> **AIM OF THE TASK**: From the records below, copy out each line that has the word "Giraffa".

> **DATA SHOWN**:

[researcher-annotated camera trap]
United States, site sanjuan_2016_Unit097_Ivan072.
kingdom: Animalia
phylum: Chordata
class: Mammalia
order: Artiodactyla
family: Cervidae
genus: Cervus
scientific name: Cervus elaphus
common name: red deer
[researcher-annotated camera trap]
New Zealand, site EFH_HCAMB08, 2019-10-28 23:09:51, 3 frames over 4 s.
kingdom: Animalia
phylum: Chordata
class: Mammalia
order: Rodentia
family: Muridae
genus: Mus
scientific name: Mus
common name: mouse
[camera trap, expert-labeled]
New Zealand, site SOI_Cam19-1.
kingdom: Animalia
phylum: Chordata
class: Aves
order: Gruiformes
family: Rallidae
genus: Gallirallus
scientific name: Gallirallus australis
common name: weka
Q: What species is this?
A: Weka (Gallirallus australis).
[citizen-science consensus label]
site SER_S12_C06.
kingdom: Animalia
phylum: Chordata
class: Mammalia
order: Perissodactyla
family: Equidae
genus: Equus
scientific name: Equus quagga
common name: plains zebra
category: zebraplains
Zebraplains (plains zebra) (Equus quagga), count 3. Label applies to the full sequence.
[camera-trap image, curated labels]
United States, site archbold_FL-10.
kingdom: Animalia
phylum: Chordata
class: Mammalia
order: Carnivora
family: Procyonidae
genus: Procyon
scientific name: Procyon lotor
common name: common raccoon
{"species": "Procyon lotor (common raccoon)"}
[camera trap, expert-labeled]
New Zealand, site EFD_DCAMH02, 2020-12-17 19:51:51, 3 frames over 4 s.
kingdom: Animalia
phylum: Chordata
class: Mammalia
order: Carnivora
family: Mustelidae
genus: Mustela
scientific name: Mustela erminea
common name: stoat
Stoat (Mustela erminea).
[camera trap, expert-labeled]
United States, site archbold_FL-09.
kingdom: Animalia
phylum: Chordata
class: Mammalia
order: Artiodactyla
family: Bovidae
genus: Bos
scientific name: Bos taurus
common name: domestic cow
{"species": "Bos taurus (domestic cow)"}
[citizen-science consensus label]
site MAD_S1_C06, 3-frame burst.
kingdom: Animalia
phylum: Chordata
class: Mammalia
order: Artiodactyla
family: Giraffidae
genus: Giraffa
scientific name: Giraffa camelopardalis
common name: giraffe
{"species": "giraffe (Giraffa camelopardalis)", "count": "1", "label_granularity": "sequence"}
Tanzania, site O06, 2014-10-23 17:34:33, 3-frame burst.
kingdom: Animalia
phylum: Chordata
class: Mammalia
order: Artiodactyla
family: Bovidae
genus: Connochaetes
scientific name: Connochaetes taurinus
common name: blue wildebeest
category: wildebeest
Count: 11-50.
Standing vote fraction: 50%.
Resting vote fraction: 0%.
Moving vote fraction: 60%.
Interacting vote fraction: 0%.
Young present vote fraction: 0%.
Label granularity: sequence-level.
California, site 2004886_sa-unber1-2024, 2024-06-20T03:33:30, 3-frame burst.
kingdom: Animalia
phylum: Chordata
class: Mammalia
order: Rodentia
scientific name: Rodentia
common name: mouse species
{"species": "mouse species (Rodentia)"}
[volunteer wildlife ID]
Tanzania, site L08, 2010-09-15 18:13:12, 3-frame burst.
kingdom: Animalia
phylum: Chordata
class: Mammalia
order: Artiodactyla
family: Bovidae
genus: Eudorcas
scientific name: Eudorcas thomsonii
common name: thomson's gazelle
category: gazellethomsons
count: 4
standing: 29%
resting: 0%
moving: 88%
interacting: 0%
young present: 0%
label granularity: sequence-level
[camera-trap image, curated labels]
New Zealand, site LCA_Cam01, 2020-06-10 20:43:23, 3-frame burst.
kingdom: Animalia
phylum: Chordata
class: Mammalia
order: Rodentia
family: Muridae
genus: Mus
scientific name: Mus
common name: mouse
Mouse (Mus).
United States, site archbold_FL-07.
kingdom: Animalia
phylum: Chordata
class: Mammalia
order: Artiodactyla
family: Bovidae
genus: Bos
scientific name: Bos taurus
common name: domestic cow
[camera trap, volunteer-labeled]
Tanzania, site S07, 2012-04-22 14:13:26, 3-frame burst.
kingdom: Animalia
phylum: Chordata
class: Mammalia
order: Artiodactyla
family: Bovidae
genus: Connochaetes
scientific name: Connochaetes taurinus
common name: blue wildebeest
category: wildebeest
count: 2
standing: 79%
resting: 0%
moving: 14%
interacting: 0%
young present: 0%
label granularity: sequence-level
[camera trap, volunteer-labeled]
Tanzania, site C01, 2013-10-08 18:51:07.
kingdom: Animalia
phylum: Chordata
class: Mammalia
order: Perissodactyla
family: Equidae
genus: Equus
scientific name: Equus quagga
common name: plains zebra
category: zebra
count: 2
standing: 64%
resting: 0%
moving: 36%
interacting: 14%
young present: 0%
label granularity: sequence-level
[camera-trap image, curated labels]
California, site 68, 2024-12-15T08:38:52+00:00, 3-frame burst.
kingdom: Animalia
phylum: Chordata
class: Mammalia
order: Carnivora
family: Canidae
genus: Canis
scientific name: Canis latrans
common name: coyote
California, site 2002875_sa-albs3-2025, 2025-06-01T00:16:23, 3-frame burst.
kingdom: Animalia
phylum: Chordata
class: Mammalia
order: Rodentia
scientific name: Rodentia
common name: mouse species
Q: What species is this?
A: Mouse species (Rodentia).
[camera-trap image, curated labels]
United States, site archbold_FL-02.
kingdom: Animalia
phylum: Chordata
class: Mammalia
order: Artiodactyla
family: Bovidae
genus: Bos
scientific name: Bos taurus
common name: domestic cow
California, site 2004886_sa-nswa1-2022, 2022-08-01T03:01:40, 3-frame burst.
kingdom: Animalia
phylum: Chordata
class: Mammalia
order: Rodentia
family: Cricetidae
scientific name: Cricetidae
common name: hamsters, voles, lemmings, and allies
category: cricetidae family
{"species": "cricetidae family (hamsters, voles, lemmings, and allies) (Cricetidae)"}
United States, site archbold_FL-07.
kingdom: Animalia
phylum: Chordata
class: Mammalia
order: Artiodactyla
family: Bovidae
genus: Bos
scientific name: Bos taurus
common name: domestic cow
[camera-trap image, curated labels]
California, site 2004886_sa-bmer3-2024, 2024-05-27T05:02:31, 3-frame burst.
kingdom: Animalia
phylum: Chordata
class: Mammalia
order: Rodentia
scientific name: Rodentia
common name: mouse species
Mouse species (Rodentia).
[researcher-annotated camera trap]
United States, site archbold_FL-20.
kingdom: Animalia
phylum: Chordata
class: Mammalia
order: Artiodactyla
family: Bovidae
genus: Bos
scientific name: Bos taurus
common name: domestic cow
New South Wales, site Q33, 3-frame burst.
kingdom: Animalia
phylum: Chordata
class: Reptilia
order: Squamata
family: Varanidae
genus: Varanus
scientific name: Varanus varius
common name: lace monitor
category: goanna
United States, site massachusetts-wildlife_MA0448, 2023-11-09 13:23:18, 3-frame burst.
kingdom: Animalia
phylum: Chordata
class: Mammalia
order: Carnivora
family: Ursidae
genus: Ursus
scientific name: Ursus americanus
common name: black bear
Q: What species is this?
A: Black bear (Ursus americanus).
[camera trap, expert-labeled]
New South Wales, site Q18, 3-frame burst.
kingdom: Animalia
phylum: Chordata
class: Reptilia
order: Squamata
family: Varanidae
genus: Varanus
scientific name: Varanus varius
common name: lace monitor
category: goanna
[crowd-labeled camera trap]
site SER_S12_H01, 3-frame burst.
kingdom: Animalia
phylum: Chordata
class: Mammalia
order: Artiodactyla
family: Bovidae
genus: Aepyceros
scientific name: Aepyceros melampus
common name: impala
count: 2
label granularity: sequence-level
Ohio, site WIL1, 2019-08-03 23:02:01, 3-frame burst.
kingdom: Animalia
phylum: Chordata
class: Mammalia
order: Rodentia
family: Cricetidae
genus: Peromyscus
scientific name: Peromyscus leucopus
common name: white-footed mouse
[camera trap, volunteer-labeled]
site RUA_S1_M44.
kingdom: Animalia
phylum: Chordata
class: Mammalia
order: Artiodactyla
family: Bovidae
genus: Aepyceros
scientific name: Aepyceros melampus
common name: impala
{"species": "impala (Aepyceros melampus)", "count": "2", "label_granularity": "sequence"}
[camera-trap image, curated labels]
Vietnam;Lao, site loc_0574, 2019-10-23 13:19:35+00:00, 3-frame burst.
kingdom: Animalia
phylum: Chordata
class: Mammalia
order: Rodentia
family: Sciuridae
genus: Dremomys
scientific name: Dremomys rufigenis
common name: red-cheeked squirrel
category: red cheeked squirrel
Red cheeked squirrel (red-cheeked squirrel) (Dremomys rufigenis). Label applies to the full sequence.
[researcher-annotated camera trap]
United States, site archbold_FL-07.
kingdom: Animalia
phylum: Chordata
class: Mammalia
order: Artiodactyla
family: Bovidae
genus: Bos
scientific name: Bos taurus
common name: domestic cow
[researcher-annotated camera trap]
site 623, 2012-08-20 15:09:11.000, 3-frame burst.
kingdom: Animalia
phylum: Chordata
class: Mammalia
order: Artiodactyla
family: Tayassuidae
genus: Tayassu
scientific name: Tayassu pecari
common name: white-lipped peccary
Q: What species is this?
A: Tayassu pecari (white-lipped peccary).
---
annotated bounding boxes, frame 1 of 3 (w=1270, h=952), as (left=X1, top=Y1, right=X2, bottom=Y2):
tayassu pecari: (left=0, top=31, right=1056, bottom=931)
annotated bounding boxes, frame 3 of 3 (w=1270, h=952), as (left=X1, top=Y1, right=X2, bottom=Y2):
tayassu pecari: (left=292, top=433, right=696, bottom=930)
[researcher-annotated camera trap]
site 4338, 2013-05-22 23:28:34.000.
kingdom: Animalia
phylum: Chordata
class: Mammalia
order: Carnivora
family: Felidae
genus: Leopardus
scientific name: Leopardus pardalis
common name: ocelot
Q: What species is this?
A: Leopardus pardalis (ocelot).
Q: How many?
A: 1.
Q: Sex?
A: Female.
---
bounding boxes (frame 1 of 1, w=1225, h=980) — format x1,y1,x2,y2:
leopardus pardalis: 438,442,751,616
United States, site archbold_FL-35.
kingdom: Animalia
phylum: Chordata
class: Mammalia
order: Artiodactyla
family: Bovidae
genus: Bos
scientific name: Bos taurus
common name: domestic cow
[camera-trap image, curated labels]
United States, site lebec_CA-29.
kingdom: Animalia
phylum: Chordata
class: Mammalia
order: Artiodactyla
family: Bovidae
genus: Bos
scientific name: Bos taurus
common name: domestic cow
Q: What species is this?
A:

> **ANSWER SPACE**:
genus: Giraffa
scientific name: Giraffa camelopardalis
{"species": "giraffe (Giraffa camelopardalis)", "count": "1", "label_granularity": "sequence"}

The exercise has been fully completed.